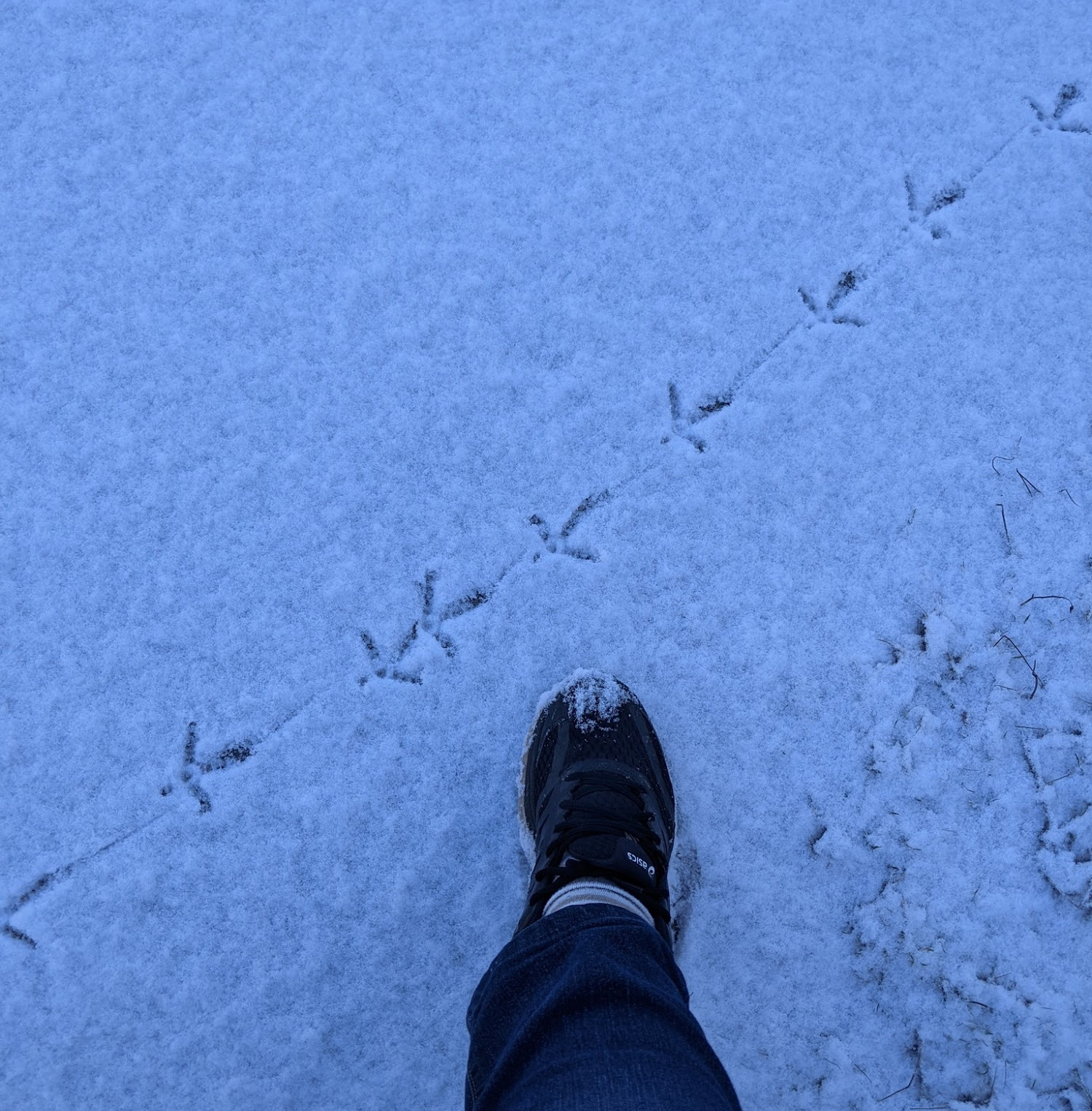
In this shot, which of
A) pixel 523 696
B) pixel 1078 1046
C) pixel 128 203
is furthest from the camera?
pixel 128 203

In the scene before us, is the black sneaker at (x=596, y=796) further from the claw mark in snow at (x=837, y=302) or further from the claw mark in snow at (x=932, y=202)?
the claw mark in snow at (x=932, y=202)

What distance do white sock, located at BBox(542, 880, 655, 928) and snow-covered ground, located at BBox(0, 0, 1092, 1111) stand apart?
16cm

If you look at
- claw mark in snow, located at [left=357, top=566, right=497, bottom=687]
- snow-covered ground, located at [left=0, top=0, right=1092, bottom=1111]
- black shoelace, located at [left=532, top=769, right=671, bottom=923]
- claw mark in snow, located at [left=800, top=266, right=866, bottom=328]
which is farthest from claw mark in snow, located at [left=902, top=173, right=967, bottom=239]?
black shoelace, located at [left=532, top=769, right=671, bottom=923]

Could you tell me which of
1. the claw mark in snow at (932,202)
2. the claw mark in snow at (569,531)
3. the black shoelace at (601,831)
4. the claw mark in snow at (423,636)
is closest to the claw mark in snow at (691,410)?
the claw mark in snow at (569,531)

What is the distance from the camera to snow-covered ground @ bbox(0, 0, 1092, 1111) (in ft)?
4.96

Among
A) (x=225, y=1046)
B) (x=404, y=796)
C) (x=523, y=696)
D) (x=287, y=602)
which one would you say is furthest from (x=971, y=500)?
(x=225, y=1046)

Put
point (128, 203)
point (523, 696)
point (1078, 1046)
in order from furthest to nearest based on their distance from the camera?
point (128, 203), point (523, 696), point (1078, 1046)

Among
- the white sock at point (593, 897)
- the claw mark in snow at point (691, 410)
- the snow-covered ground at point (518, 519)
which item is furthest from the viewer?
the claw mark in snow at point (691, 410)

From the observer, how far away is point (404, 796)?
61.2 inches

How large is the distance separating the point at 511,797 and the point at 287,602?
616 millimetres

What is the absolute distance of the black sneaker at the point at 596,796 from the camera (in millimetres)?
1426

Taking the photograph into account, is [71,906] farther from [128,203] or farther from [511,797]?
[128,203]

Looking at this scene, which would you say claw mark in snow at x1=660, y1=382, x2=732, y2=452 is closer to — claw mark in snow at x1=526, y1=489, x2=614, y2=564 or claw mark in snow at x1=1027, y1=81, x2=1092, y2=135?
claw mark in snow at x1=526, y1=489, x2=614, y2=564

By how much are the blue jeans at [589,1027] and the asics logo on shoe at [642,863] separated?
110mm
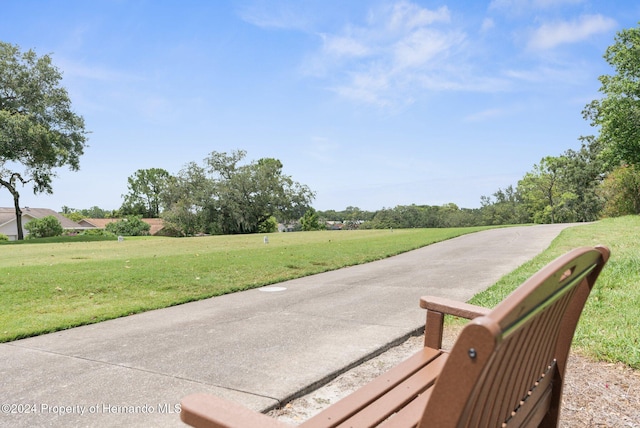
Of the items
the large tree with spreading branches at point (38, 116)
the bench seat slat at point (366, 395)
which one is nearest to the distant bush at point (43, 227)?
the large tree with spreading branches at point (38, 116)

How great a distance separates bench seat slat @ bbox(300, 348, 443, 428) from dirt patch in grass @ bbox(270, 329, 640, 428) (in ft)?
2.79

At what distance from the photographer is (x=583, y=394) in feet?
9.61

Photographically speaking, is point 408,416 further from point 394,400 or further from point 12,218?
point 12,218

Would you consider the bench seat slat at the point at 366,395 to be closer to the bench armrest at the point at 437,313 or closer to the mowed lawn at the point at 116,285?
the bench armrest at the point at 437,313

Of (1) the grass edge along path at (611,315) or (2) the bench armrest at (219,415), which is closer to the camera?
(2) the bench armrest at (219,415)

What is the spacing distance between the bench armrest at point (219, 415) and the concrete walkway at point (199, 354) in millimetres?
1504

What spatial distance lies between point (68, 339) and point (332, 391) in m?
3.20

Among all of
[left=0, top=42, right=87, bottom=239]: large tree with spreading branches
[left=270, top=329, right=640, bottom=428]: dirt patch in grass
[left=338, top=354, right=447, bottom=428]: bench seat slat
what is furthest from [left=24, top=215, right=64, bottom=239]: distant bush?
[left=338, top=354, right=447, bottom=428]: bench seat slat

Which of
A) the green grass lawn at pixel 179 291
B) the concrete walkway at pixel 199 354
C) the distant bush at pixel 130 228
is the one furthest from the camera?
the distant bush at pixel 130 228

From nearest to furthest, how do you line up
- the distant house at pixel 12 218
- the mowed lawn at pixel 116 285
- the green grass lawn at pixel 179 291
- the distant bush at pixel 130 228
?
1. the green grass lawn at pixel 179 291
2. the mowed lawn at pixel 116 285
3. the distant bush at pixel 130 228
4. the distant house at pixel 12 218

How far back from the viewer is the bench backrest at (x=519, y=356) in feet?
2.86

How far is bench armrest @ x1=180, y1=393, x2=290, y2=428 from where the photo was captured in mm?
1164

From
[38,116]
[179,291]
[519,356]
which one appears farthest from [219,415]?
[38,116]

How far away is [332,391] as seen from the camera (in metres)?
3.00
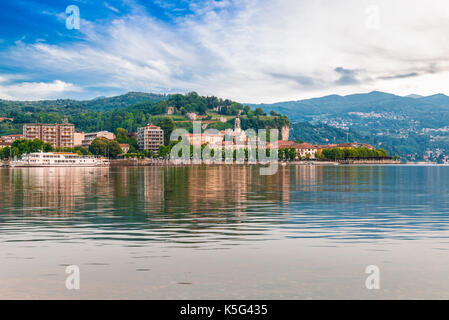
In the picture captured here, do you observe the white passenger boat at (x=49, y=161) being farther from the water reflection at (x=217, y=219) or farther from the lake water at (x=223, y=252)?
the lake water at (x=223, y=252)

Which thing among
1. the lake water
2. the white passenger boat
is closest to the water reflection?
the lake water

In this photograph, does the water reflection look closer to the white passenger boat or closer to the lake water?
the lake water

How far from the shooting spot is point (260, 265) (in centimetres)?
1352

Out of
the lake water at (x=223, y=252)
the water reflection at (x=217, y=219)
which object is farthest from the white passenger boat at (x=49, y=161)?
the lake water at (x=223, y=252)

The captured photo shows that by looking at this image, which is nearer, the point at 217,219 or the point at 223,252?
the point at 223,252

(Set problem) Transcribe the material exactly, leaving every picture out.

(Exercise result)
In this shot, which of
A) pixel 523 696
B) pixel 1078 1046
C) pixel 128 203
is furthest from the camera?
pixel 128 203

In the scene before us, is the black sneaker at (x=596, y=796) further from the claw mark in snow at (x=837, y=302) or further from the claw mark in snow at (x=932, y=202)?
the claw mark in snow at (x=932, y=202)

What distance do white sock, located at BBox(542, 880, 655, 928) and snow-covered ground, located at BBox(0, 0, 1092, 1111) stand apart?
16cm

If you look at
- claw mark in snow, located at [left=357, top=566, right=497, bottom=687]
- snow-covered ground, located at [left=0, top=0, right=1092, bottom=1111]
- black shoelace, located at [left=532, top=769, right=671, bottom=923]
- claw mark in snow, located at [left=800, top=266, right=866, bottom=328]
which is farthest from claw mark in snow, located at [left=902, top=173, right=967, bottom=239]?
black shoelace, located at [left=532, top=769, right=671, bottom=923]

Could you tell me which of
1. the claw mark in snow at (932,202)
2. the claw mark in snow at (569,531)
3. the black shoelace at (601,831)
4. the claw mark in snow at (423,636)
is closest to the claw mark in snow at (691,410)?
the claw mark in snow at (569,531)

What is the distance from the camera to snow-covered ground @ bbox(0, 0, 1092, 1111) (in ft)?
4.96

Among
A) (x=225, y=1046)
B) (x=404, y=796)
C) (x=523, y=696)
D) (x=287, y=602)
which one would you say is furthest from (x=971, y=500)?
(x=225, y=1046)

Put
point (128, 203)
point (523, 696)
point (1078, 1046)
in order from furthest to nearest based on their distance from the camera?
point (128, 203), point (523, 696), point (1078, 1046)

Among
- the white sock at point (593, 897)
- the claw mark in snow at point (691, 410)
- the snow-covered ground at point (518, 519)
which item is furthest from the viewer?
the claw mark in snow at point (691, 410)

From the observer, how far away is point (404, 796)?
61.2 inches

How large is the distance separating the point at 511,797 and the point at 287,602?
616 millimetres

What is the absolute distance of the black sneaker at the point at 596,796 from the camera (in millimetres)?
1426

Taking the photograph into account, is [71,906] farther from [128,203] or farther from [511,797]?
[128,203]

Looking at this scene, which would you say claw mark in snow at x1=660, y1=382, x2=732, y2=452 is closer to — claw mark in snow at x1=526, y1=489, x2=614, y2=564 or claw mark in snow at x1=1027, y1=81, x2=1092, y2=135?
claw mark in snow at x1=526, y1=489, x2=614, y2=564

By how much are the blue jeans at [589,1027] and the asics logo on shoe at [642,863] separated?
110mm
Of the items
the large tree with spreading branches at point (38, 116)
the bench seat slat at point (366, 395)
which one is nearest to the distant bush at point (43, 227)?
the large tree with spreading branches at point (38, 116)

How great a distance separates bench seat slat @ bbox(300, 348, 443, 428) from dirt patch in grass @ bbox(270, 329, 640, 428) (in ft)?
2.79

At what distance from the photographer is (x=583, y=394) in feet?
9.61

Photographically speaking, is point 408,416 further from point 394,400 or further from point 12,218?
point 12,218

Would you consider the bench seat slat at the point at 366,395 to be closer to the bench armrest at the point at 437,313 or closer to the mowed lawn at the point at 116,285?
the bench armrest at the point at 437,313

Of (1) the grass edge along path at (611,315) or (2) the bench armrest at (219,415), which is closer to the camera?
(2) the bench armrest at (219,415)

What is the spacing distance between the bench armrest at point (219, 415) and the concrete walkway at point (199, 354) in millimetres?
1504

What spatial distance lies between point (68, 339) and point (332, 391) in m?
3.20

Among all of
[left=0, top=42, right=87, bottom=239]: large tree with spreading branches
[left=270, top=329, right=640, bottom=428]: dirt patch in grass
[left=338, top=354, right=447, bottom=428]: bench seat slat
what is furthest from [left=24, top=215, right=64, bottom=239]: distant bush?
[left=338, top=354, right=447, bottom=428]: bench seat slat

Which of
A) the green grass lawn at pixel 179 291
B) the concrete walkway at pixel 199 354
C) the distant bush at pixel 130 228
is the one furthest from the camera?
the distant bush at pixel 130 228

From nearest to furthest, how do you line up
- the distant house at pixel 12 218
- the mowed lawn at pixel 116 285
- the green grass lawn at pixel 179 291
- the distant bush at pixel 130 228
?
1. the green grass lawn at pixel 179 291
2. the mowed lawn at pixel 116 285
3. the distant bush at pixel 130 228
4. the distant house at pixel 12 218

How far back from the viewer is the bench backrest at (x=519, y=356) in feet?
2.86

How far is bench armrest @ x1=180, y1=393, x2=290, y2=428 from where the photo was captured in mm?
1164

From
[38,116]
[179,291]
[519,356]
which one appears farthest from [219,415]?
[38,116]

How far away is [332,391] as seen from the camera (in metres)?
3.00
In the picture captured here, do you observe the white passenger boat at (x=49, y=161) being farther from the water reflection at (x=217, y=219) or farther from the lake water at (x=223, y=252)?
the lake water at (x=223, y=252)

Which thing among
1. the lake water
2. the white passenger boat
is closest to the water reflection?
the lake water

In this photograph, does the water reflection look closer to the white passenger boat or closer to the lake water?
the lake water

How far from the shooting spot is point (260, 265) (in centimetres)?
1352

Out of
the lake water at (x=223, y=252)
the water reflection at (x=217, y=219)
which object is farthest from the white passenger boat at (x=49, y=161)?
the lake water at (x=223, y=252)

The captured photo shows that by looking at this image, which is nearer, the point at 217,219 or the point at 223,252?
the point at 223,252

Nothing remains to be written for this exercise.